Toil turned triumph: MMI tourney bound

Published 12:00 am Thursday, February 17, 2005

Times-Journal Sports Writer

MARION – Last year began on a positive note for the Marion Military Institute men’s college basketball team and for Al Blanton.

Although Blanton had no connections with the MMI men’s basketball team, he would soon find himself the coach in the midst of a nightmare season that would have a dream-come-true ending.

Email newsletter signup

The Tigers’ nightmarish season recently took a turn for the better this week when they were invited to compete in the Universities and Small Colleges Athletic Association eight-team championship tournament beginning March 2 in Concord, N.H.

The berth into the tournament is a far cry from the painful and discouraging events that have surrounded the team and its coach this season.

The Tigers began the new year without a coach after former head man Don Flick resigned Jan. 1. Under Flick,

the Tigers went 8-7.

After Flick’s resignation, the Tigers went two weeks without a coach. That is, until a chance meeting brought them a new one.

“I was at a point in my life where I thought, ‘Where am I going?'” new coach Al Blanton said.

Blanton had just one year earlier passed the Alabama Bar exam to become a certified lawyer in the state.

“I was flat broke and I couldn’t find a job,” he said. “I had to move in with friends in Tuscaloosa.”

Blanton took a job as a sales associate at Dillard’s Clothing Store.

From there, he became a history teacher and basketball coach at McAdore’s High School in Birmingham.

◆ **Required actions**:
1) Answer these questions using the article on the MMI basketball team.
(a) On what date did Don Flick resign as head coach?
(b) When and where does the championship tournament begin?
(c) At what store did Al Blanton take a job as a sales associate?
2) Reproduce the stretch of the MMI basketball article from "The Tigers’ nightmarish" through "them a new one.".

Records from a dataset

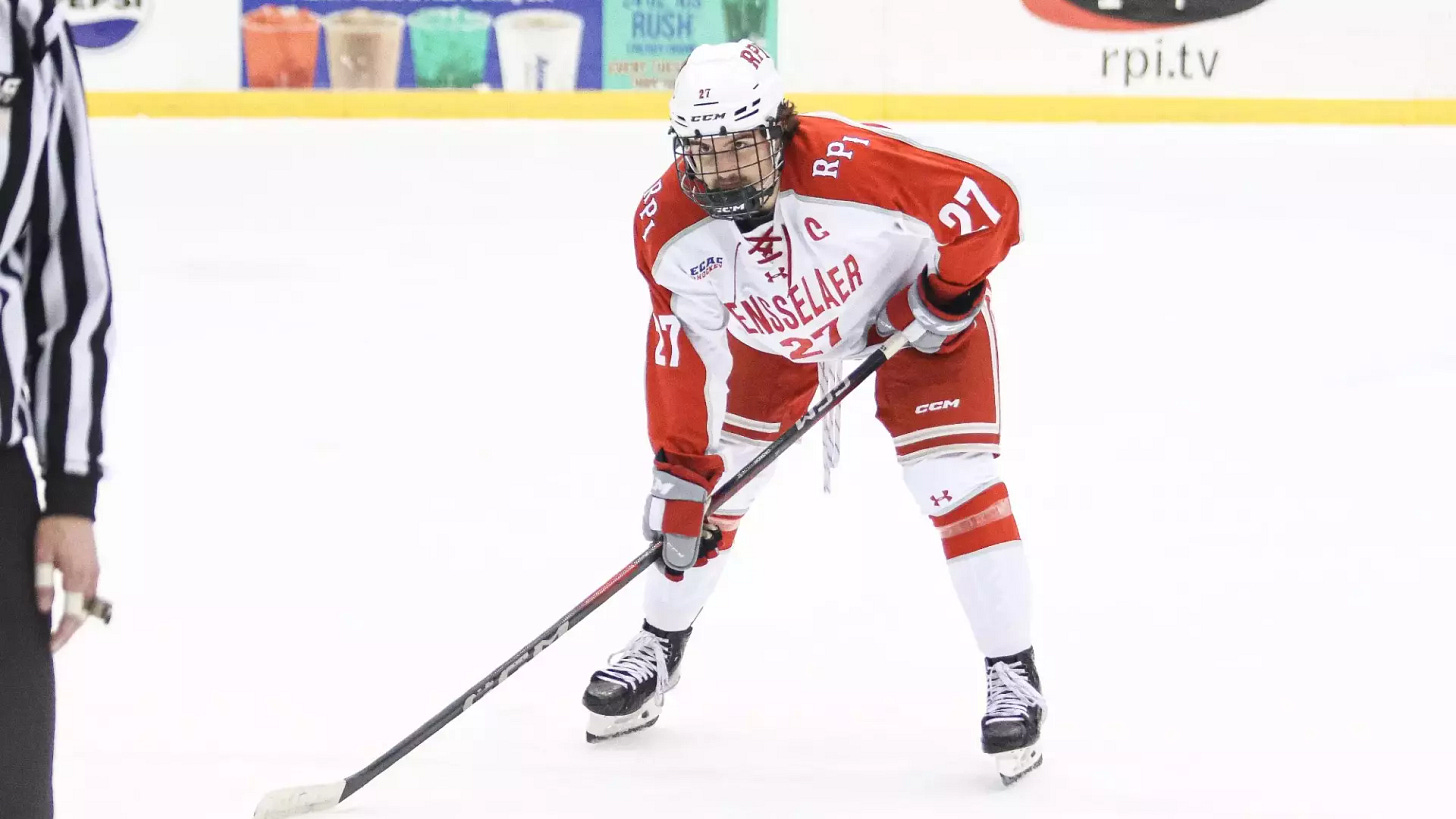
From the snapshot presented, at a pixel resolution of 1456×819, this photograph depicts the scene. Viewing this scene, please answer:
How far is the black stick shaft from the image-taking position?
201 cm

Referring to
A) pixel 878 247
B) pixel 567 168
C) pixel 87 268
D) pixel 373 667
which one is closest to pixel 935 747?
pixel 878 247

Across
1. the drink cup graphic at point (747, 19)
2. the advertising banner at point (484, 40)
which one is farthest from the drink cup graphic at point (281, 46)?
the drink cup graphic at point (747, 19)

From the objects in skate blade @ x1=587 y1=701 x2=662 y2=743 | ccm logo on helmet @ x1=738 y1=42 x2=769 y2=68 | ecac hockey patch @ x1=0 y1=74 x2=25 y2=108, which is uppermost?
ecac hockey patch @ x1=0 y1=74 x2=25 y2=108

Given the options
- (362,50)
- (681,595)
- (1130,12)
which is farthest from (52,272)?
(1130,12)

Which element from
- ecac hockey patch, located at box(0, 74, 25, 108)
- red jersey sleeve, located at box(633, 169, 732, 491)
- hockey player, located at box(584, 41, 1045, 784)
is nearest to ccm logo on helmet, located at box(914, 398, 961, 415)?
hockey player, located at box(584, 41, 1045, 784)

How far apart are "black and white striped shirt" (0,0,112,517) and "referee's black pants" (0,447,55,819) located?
0.07 feet

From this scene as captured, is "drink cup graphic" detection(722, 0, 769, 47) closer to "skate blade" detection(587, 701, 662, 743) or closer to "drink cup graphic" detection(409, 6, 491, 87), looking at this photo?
"drink cup graphic" detection(409, 6, 491, 87)

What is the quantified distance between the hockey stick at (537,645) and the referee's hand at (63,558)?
2.78 feet

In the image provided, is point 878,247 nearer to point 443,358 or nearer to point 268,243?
point 443,358

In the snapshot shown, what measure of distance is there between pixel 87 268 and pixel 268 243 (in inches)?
160

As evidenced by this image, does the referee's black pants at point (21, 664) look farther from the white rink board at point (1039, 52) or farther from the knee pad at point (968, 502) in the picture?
the white rink board at point (1039, 52)

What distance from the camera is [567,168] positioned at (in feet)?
19.7

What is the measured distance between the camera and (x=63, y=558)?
113 cm

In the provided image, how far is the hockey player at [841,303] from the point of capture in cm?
206
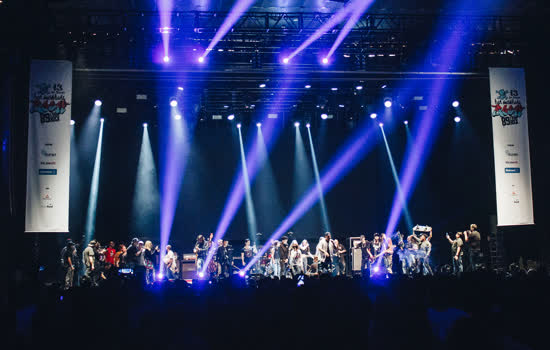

◆ **Results**:
1)
(a) Jan. 1
(b) March 2 in Concord, N.H.
(c) Dillard's Clothing Store

2)
The Tigers’ nightmarish season recently took a turn for the better this week when they were invited to compete in the Universities and Small Colleges Athletic Association eight-team championship tournament beginning March 2 in Concord, N.H.

The berth into the tournament is a far cry from the painful and discouraging events that have surrounded the team and its coach this season.

The Tigers began the new year without a coach after former head man Don Flick resigned Jan. 1. Under Flick,

the Tigers went 8-7.

After Flick’s resignation, the Tigers went two weeks without a coach. That is, until a chance meeting brought them a new one.